> **Input rows**:
━━━━━━━━━━━━━━━━━━━━━━━━━━━━━━

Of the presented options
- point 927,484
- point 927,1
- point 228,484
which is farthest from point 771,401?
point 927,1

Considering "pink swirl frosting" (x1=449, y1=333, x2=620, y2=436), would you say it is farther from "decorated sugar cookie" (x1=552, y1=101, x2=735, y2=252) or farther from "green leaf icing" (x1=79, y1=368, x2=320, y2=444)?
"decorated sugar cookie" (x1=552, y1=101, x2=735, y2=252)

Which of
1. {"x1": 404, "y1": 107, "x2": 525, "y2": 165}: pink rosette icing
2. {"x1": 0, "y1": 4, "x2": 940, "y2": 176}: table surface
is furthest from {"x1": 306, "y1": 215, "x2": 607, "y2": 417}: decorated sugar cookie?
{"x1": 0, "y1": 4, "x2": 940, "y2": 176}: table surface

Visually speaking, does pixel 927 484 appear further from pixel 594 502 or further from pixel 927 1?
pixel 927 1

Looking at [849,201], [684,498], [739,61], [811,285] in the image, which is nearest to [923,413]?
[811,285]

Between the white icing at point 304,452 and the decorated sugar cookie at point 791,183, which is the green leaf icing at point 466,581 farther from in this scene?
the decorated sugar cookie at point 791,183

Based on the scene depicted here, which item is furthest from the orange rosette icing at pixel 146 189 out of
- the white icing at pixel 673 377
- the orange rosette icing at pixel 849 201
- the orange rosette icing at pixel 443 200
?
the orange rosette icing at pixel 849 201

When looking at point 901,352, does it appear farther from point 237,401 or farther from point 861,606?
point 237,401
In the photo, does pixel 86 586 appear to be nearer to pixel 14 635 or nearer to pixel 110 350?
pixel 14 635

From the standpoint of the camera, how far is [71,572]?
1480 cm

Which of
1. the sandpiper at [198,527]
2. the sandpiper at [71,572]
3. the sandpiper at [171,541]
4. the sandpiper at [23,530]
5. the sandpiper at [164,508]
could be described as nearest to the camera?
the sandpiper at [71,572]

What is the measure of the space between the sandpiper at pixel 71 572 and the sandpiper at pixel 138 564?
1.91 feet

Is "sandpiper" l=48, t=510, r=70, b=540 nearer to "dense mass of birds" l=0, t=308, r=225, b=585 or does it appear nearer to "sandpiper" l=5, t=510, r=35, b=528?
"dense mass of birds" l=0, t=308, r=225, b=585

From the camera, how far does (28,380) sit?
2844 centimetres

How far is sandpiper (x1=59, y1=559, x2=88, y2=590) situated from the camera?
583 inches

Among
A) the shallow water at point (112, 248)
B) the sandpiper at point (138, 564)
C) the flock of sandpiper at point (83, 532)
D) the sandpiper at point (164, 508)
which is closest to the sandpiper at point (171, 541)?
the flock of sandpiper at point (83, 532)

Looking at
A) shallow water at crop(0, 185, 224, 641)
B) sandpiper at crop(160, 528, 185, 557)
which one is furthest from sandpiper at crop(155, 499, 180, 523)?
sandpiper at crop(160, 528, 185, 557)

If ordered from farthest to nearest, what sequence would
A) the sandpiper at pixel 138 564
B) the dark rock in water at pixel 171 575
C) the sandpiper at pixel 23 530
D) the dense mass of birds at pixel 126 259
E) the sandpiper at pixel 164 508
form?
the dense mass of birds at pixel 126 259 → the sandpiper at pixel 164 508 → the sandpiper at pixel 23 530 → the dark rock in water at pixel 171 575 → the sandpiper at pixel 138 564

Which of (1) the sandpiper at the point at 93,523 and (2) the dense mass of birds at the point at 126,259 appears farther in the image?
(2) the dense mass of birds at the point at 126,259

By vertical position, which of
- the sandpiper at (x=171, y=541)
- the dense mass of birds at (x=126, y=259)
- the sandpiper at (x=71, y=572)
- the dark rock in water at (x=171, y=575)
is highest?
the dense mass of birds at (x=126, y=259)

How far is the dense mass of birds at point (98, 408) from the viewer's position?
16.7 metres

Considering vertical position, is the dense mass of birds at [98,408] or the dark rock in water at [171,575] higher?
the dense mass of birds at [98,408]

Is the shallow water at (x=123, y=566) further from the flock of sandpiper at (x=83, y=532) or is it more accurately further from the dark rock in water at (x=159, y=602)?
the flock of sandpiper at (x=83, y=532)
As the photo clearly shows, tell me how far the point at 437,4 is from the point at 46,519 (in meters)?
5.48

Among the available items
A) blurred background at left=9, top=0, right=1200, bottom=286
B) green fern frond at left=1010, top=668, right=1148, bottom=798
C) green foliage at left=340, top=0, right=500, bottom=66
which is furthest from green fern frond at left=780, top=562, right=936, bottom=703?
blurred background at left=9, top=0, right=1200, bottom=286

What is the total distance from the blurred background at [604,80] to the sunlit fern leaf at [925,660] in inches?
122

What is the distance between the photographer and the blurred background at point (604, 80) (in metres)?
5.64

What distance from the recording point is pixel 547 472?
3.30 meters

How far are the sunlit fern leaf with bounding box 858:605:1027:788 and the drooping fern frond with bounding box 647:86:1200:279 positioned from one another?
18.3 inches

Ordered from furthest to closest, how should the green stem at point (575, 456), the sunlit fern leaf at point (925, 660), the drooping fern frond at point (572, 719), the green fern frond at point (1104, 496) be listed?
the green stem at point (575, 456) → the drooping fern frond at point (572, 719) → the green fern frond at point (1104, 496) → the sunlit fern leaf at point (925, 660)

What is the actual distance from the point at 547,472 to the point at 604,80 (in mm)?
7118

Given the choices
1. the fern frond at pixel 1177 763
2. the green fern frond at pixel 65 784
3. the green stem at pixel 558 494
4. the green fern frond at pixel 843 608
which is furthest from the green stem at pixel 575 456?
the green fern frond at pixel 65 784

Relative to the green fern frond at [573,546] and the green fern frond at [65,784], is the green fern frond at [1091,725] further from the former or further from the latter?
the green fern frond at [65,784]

━━━━━━━━━━━━━━━━━━━━━━━━━━━━━━

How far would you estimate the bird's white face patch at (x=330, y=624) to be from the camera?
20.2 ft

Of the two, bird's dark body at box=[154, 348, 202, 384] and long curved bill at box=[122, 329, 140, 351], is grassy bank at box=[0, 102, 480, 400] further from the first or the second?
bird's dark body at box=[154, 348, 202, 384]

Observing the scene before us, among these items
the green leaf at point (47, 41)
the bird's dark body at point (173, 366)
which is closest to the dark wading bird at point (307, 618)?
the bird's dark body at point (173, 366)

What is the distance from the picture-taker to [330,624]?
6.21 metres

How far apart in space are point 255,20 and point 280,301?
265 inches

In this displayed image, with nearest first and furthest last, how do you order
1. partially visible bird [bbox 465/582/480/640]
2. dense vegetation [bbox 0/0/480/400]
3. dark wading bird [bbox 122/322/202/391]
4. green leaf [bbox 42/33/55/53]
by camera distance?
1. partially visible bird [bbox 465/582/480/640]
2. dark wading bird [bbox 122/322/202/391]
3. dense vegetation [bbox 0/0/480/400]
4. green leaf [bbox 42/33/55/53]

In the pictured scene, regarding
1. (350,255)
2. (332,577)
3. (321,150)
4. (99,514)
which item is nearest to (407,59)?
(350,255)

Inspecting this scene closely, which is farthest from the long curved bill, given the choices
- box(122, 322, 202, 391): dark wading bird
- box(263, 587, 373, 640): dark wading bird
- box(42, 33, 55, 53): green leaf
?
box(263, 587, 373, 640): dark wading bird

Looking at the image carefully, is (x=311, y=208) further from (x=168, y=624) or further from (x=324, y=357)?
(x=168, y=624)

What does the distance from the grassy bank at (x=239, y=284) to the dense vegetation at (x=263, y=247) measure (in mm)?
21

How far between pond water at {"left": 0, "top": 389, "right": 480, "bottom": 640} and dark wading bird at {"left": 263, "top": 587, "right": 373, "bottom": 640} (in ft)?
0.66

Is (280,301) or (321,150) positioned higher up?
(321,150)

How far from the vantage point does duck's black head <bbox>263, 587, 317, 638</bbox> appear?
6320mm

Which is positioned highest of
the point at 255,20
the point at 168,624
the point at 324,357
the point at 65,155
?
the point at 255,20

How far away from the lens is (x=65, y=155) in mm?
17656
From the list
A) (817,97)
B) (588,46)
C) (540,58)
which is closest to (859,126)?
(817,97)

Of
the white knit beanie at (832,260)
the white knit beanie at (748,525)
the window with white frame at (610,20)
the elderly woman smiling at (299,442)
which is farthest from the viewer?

━━━━━━━━━━━━━━━━━━━━━━━━━━━━━━

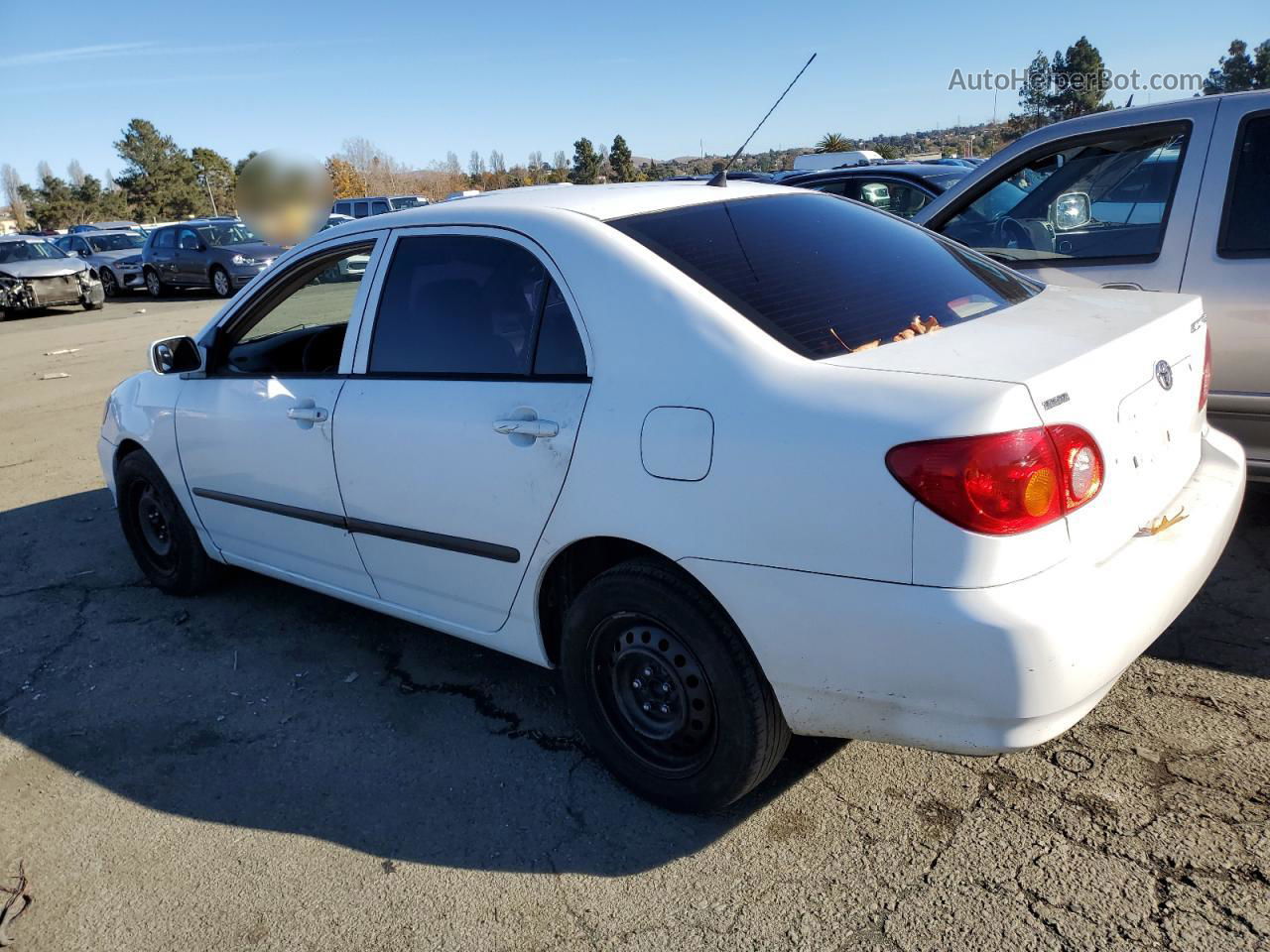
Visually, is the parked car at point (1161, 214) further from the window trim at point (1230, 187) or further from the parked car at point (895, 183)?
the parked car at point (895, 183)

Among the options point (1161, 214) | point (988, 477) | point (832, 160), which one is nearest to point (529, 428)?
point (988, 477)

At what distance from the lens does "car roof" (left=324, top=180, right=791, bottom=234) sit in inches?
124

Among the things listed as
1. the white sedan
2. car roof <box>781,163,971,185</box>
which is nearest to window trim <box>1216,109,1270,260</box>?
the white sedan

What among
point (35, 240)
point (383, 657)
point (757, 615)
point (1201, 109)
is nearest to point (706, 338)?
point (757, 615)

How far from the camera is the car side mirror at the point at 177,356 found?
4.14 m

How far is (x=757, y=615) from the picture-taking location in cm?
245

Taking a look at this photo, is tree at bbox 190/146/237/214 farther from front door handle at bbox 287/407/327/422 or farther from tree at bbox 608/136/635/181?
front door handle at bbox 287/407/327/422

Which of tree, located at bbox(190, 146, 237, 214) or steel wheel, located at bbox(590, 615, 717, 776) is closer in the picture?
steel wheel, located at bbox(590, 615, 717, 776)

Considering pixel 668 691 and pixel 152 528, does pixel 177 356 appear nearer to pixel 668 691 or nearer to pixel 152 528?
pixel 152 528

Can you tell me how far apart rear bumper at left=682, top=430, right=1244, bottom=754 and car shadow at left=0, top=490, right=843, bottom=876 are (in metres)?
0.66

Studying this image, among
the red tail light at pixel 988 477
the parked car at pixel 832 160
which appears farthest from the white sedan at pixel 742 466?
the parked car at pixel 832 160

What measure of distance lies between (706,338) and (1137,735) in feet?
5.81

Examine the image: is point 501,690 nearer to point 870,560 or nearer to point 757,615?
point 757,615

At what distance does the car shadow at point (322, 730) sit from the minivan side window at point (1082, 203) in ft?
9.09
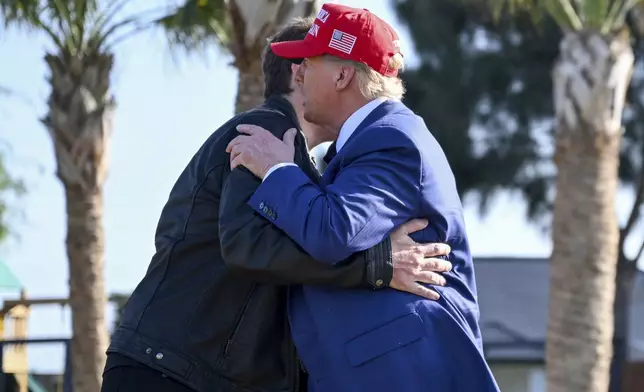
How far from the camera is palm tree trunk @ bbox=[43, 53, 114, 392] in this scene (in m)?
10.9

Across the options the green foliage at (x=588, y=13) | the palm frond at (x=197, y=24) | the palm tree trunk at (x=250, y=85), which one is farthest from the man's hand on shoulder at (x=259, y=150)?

━━━━━━━━━━━━━━━━━━━━━━━━━━━━━━

> **Goal**: Gather every line of the material above that contains the word "nearer". Case counts.

> **Correct output**:
In the photo, does pixel 86 586 appear to be nearer to pixel 14 635 or nearer to pixel 110 350?
Is "sandpiper" l=48, t=510, r=70, b=540 nearer to "dense mass of birds" l=0, t=308, r=225, b=585 or does it appear nearer to "sandpiper" l=5, t=510, r=35, b=528?
Considering pixel 668 691 and pixel 152 528, does pixel 177 356 appear nearer to pixel 668 691 or nearer to pixel 152 528?
Examine the image: is point 501,690 nearer to point 870,560 or nearer to point 757,615?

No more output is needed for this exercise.